To be done:
Put the lines between the one containing "What amount of" and the one containing "5.81 meters", inclusive, into a Markdown table with the columns Row and Text. Number each row and leave out blank lines.

━━━━━━━━

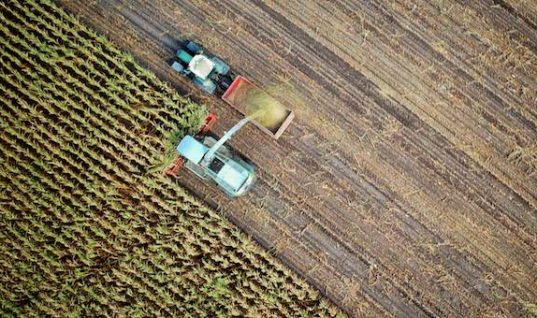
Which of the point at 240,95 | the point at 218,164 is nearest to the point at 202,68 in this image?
the point at 240,95

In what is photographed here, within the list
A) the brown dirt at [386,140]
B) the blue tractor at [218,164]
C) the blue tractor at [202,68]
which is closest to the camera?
the blue tractor at [218,164]

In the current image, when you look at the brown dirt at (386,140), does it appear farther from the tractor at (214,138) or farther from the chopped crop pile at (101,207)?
the chopped crop pile at (101,207)

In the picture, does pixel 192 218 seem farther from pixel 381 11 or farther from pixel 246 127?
pixel 381 11

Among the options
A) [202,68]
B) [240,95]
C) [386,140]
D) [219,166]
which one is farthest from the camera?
[386,140]

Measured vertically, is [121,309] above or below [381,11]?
below

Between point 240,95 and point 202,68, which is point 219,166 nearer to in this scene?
point 240,95

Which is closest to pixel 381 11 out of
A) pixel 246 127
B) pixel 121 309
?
pixel 246 127

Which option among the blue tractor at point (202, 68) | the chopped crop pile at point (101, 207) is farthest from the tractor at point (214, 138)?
the chopped crop pile at point (101, 207)
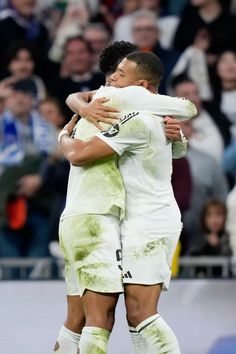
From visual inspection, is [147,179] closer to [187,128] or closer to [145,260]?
[145,260]

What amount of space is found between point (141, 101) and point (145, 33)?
5.81 meters

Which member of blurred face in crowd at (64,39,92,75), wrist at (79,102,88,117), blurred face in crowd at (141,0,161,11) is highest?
blurred face in crowd at (141,0,161,11)

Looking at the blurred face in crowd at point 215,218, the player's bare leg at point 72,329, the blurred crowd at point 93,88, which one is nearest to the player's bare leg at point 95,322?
the player's bare leg at point 72,329

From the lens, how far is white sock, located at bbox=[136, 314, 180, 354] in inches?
231

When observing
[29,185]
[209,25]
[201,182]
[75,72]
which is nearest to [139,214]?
[201,182]

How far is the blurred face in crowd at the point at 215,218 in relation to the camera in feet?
34.5

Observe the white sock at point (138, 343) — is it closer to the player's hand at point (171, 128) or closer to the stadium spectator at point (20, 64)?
the player's hand at point (171, 128)

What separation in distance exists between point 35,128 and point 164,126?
5.26 meters

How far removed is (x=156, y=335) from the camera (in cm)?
587

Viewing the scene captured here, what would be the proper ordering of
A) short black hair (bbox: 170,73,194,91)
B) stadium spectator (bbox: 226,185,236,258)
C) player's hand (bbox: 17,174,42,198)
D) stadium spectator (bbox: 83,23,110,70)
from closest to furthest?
stadium spectator (bbox: 226,185,236,258) → player's hand (bbox: 17,174,42,198) → short black hair (bbox: 170,73,194,91) → stadium spectator (bbox: 83,23,110,70)

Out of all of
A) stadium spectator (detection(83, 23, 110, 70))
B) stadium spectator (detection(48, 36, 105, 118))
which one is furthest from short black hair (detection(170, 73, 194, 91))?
stadium spectator (detection(83, 23, 110, 70))

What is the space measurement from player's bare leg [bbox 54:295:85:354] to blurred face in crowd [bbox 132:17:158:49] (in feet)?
18.8

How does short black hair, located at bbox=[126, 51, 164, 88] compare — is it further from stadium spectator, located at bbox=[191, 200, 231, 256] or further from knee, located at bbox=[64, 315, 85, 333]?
stadium spectator, located at bbox=[191, 200, 231, 256]

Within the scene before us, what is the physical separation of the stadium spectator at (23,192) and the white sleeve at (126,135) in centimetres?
514
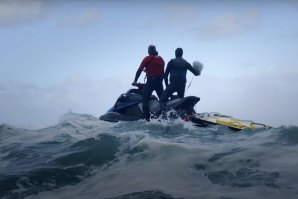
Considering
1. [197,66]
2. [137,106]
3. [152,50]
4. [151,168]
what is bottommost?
[151,168]

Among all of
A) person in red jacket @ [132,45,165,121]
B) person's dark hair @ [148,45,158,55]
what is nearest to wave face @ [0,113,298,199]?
person in red jacket @ [132,45,165,121]

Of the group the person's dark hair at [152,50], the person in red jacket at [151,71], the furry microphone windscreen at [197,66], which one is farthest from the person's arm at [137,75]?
the furry microphone windscreen at [197,66]

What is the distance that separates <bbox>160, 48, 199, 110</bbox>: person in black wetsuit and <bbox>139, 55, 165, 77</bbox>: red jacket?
0.28 metres

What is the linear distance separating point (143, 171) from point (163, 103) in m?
6.12

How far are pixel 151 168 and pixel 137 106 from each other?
6746 mm

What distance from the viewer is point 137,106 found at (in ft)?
36.3

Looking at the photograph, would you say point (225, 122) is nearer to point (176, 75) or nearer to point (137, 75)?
point (176, 75)

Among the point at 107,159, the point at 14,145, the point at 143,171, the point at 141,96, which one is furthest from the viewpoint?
the point at 141,96

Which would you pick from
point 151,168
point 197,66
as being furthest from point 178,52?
point 151,168

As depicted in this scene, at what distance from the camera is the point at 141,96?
1132cm

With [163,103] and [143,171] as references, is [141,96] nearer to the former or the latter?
[163,103]

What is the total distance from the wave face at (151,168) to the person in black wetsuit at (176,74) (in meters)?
4.01

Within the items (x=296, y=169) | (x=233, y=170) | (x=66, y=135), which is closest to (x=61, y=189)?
(x=233, y=170)

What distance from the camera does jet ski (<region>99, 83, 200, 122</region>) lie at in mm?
9625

━━━━━━━━

Solution to the exercise:
| Row | Text |
|---|---|
| 1 | What amount of space is found between point (141, 101) and point (145, 33)? |
| 2 | 5.81 meters |